A diversified portfolio should hold more than large drug companies and big-name tech stocks that are no longer growing rapidly but are paying large dividends. Covered calls can increase the number of stocks that income investors can select from and help them diversify their portfolio without sacrificing income.
A covered call allows you to participate in the upside of the stock, while the income will help offset any downside. This is an excellent strategy for income investors to consider, and I want to use an example of a trade I like right now to illustrate the amount of income that is possible.
Arkansas Best (Nasdaq: ABFS) is a trucking company that has been around since 1935. It operates about 3,700 tractors and 20,000 trailers in long-haul and local pickup delivery operations. Arkansas Best also provides logistics support to its customers, using its IT systems to help companies manage inventory and schedule deliveries and pickups. Additionally, it leverages its internal processes and infrastructure to provide emergency roadside assistance to other trucking companies.
Revenue grew 25% last year and 45% in the first quarter of 2013. For the full year, analysts expect 9.4% revenue growth.
The company is stable but has been unprofitable for several years. Analysts expect a return to profitability this year with earnings per share (EPS) of $0.21 and a significant jump in profits to $1.70 a share in 2014. If they are right, now would be an ideal time to invest in ABFS.

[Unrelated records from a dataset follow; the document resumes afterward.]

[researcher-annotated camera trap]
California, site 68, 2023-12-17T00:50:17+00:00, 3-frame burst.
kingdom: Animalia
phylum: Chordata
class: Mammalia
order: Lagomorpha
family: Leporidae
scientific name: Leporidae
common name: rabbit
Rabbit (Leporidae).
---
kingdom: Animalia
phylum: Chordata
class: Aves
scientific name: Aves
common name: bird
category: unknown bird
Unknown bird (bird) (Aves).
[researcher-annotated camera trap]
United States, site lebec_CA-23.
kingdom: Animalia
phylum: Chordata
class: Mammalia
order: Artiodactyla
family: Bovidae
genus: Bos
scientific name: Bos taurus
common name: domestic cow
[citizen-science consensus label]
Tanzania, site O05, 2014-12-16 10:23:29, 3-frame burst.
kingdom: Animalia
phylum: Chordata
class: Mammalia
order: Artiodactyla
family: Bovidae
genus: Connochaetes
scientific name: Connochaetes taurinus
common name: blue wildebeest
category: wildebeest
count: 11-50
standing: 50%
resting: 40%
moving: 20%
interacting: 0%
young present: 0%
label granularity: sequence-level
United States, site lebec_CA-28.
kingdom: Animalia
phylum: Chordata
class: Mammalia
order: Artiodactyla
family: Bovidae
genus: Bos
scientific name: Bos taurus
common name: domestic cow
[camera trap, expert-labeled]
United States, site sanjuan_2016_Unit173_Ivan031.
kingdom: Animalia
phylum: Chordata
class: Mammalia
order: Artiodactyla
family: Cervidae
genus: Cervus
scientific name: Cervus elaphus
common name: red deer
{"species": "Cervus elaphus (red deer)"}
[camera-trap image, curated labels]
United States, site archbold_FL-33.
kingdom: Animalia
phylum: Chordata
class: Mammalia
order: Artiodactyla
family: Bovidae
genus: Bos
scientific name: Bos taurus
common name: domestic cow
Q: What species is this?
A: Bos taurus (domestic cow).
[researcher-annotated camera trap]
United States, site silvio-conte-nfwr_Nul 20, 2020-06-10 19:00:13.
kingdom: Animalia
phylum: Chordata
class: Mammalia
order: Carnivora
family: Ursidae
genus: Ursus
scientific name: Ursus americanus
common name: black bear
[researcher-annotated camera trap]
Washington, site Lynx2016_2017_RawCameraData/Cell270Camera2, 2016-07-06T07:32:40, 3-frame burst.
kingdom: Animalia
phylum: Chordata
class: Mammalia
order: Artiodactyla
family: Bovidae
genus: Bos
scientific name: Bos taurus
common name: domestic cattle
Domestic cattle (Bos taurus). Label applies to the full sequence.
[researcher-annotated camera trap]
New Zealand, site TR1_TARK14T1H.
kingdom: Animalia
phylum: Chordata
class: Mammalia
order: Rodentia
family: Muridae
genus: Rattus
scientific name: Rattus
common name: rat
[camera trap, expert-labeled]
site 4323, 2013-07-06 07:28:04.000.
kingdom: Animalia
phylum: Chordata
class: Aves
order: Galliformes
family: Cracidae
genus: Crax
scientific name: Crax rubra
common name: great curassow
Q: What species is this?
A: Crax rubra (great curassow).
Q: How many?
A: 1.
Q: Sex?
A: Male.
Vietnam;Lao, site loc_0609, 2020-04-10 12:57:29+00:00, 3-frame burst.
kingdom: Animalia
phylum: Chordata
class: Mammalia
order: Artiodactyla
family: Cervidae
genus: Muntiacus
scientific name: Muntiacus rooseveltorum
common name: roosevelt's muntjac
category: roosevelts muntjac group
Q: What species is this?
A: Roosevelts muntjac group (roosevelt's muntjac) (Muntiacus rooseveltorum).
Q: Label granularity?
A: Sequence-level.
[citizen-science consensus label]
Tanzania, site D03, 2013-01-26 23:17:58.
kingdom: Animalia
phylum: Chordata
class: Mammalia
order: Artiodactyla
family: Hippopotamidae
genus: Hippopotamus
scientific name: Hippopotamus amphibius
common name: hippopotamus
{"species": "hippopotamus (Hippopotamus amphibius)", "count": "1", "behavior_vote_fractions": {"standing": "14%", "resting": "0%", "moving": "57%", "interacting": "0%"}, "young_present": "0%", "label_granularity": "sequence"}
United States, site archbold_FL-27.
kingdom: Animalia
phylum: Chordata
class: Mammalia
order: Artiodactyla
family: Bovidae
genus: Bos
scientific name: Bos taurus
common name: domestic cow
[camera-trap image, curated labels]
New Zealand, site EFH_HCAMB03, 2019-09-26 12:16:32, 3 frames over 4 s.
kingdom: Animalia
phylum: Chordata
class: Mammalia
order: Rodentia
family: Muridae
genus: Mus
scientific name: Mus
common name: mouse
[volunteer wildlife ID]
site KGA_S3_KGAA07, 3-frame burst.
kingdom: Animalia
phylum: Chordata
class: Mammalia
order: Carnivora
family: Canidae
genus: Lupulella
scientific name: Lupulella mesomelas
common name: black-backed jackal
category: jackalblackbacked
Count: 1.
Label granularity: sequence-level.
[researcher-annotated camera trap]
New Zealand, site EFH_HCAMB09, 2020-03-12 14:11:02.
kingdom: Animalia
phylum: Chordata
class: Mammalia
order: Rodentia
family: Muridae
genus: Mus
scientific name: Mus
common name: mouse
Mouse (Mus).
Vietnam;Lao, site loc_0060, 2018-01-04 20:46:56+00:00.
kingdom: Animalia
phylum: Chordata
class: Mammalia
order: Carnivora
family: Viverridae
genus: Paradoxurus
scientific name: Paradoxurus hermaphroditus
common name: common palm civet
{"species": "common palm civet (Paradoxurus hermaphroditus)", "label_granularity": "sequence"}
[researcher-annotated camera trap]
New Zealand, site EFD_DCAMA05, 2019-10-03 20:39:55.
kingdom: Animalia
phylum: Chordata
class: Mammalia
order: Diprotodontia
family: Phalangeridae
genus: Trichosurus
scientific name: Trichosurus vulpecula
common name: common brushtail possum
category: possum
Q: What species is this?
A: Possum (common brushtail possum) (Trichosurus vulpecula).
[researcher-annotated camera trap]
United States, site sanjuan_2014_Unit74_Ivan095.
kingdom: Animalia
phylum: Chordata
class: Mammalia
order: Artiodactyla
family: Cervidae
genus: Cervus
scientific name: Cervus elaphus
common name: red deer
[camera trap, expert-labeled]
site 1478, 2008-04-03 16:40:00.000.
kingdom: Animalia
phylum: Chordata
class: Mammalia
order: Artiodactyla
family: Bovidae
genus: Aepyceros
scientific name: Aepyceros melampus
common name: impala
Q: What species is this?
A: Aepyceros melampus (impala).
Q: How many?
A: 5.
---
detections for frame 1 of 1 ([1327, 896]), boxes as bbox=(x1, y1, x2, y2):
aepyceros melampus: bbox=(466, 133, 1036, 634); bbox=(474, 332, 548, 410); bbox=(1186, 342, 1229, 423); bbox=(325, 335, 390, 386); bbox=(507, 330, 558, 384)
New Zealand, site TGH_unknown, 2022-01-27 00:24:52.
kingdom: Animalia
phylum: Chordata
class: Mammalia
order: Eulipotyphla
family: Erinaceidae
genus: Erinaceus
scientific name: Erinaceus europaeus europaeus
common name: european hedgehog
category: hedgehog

Income investors, however, might not like the low dividend of $0.12 a year, a yield of just 0.4%. But the company has demonstrated its commitment to rewarding shareholders by paying a dividend every year since 1992. As profits grow, it is reasonable to believe that Arkansas Best is likely to increase its dividend.
While waiting for this to happen, investors can use covered calls to generate more income. To do this, you will need to buy at least 100 shares of the stock, because each call contract covers 100 shares. With ABFS trading at about $26.50 at the time of this writing, 100 shares will cost about $2,650.
A call option with a strike price of $29 expiring in December is trading at about $1.05. Selling one call generates instant income of $105 since each contract covers 100 shares.
When the call expires in December, if ABFS is below $29, you will keep the shares and the income from the options sale. You could then sell another call option as long as you continue to own the stock. Selling a call for $100 in income every two months would generate annual income of $600 a year on a $2,650 investment for a 22.6% yield. This dwarfs the dividend that would be collected on the stock.
If ABFS is trading above $29 when the option expires, you will have to sell the stock at $29. The call income would add to your total gain and you would make $355 on 100 shares in this example (a $250 gain on the stock plus $105 in income from the call). This would be a return of 13.4% in less than two months. You would then have $3,005 to invest in another trade.
Covered calls can create high-yielding income opportunities on many stocks, even those without dividends. This strategy is a low-risk way for investors to increase their income.